> _Text provided_:
* * * * *

\documentclass[12pt]{article}
\textheight 9.5in
\textwidth 6.6in
\parskip=0in
\parindent=0.167in
\oddsidemargin -.1in
\evensidemargin -.1in
\topmargin -.4in
\headsep 0in
\topsep 0in
%\input{KWRmacs.tex}

\newcommand{\set}[1]{\{\,#1\,\}}
\newcommand     {\Choose} [2]   {(\,^{#1}_{#2}\,)}
\newcommand{\Nat}{{\rm \bf N}}
\newcommand{\into}{\longrightarrow}

\begin{document}
\pagestyle{empty}
\thispagestyle{empty}
\sloppy
\noindent
{\large\bf
\begin{tabular*}{\textwidth}
{@{}l@{\extracolsep{\fill}}c@{\extracolsep{\fill}}r@{}}
CSE250, Fall 2009& Assignment 3 & Due Fri.\ 10/9, 11:59pm
\end{tabular*}
}

\centerline{\it Programming Exercise: A Phrase Class and Driver\/}
\centerline{\small\tt online submission only---no hardcopy}

\smallskip
\noindent
{\bf Reading:}

{\em Before Friday (10/2) class\/}, read this assignment sheet and the
files it references, namely {\tt StringClient.cpp} (posted PS1 answer key)
and {\tt main} in {\tt stringsorts.cpp}.
Also read Chapter~3, sections 3.3 and 3.5--3.6, skimming 3.4.
[Note that {\tt stringsorts.cpp} will compile only on {\tt timberlake},
and only with a trailing {\tt -lrt} after {\tt g++} and the
filename, because of its high-resolution timing code.  You do not need
to read or use the timing parts.]

{\em For next week\/}, read all of 
sections 4.1--4.4, and read about ``Function Objects'' on
pages 303--306 (which don't depend so much on the section 4.10 context).
Then read the C++ code file {\tt RealFn.h}
and its driver {\tt Newton.cpp}.  
Also glance at {\tt CPUTimer.h} just in terms of section 4.4
but in reverse---how undoing a pointer field removes the need for
any of the ``big 3.''
Read section 4.5, but lectures may postpone its details until Ch.~5.
Finally compare how the
array-style code in {\tt stringsorts.cpp} relates to the 
iterator code in {\tt templatesorts.cpp}, as a lead-in to
sections 4.6--4.10 and Week~7.

\bigskip
\noindent
{\bf Short Task Statement}

We want to check how often an author uses phrases in which the
words get progressively longer---or shorter.
A guy who uses words longer growing exhibits mounting verbosity;
meanwhile writers getting briefer should soon come to a .  

Write in C++ a class {\tt Phrase} that wraps a vector of words
(much like {\tt StringStack} did), and
that provides the following public functionality:

\begin{verbatim}
Phrase();                      //other constructors optional
void push(string nextWord);    //see notes on "punctuation" below
string pop();
string top() const;            //top word, without effect of popping it
bool isAscending() const;
bool isDescending() const;
int size() const;
bool empty() const;
string str() const;            //return whole phrase as one string
\end{verbatim}

\bigskip
\noindent
Then write a client file with {\tt main}
that reads words from a long file
(such as {\tt Hamlet.txt}) and outputs a table of how many maximal
ascending and descending sequences of each length it found.

* * * * *

> _Information supplied_:
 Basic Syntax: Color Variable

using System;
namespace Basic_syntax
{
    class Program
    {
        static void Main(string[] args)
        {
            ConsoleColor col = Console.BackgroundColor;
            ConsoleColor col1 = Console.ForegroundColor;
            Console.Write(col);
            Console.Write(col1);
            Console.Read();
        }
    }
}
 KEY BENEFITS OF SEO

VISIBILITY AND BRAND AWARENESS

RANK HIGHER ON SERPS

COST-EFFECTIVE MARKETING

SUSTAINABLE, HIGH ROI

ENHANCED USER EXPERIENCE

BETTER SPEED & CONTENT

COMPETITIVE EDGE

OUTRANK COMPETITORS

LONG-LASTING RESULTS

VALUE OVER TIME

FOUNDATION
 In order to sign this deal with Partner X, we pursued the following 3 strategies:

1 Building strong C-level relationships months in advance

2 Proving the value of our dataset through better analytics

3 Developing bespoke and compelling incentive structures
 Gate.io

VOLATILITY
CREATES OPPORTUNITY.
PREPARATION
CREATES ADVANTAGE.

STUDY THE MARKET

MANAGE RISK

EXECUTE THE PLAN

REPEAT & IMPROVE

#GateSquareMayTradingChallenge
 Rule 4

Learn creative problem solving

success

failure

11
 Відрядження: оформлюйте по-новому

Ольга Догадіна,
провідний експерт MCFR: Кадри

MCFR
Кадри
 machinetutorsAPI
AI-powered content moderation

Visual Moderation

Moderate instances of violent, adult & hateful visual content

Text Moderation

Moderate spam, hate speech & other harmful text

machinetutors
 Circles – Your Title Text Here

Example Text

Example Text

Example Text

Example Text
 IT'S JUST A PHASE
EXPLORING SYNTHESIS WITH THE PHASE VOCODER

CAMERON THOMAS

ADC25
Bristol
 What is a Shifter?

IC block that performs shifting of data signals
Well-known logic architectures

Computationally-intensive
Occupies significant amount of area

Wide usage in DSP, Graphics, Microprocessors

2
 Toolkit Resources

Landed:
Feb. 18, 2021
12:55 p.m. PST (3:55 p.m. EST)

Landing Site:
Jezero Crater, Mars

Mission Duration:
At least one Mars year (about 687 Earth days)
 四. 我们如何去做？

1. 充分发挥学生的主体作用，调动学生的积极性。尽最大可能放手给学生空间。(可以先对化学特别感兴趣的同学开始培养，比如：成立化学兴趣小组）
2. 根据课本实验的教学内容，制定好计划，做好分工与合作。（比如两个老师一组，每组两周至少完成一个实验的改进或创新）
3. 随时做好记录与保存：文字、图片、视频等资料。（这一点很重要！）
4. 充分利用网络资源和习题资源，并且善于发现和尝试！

* * * * *

> _Things to do_:
[A] Can you reproduce the part of the assignment sheet that begins at the words "Finally compare how" and stops after "4.6--4.10 and Week~7."?
[B] According to the assignment sheet, which file will compile only on timberlake?

> _Task-by-task outputs_:
[A]
Finally compare how the
array-style code in {\tt stringsorts.cpp} relates to the 
iterator code in {\tt templatesorts.cpp}, as a lead-in to
sections 4.6--4.10 and Week~7.

[B] stringsorts.cpp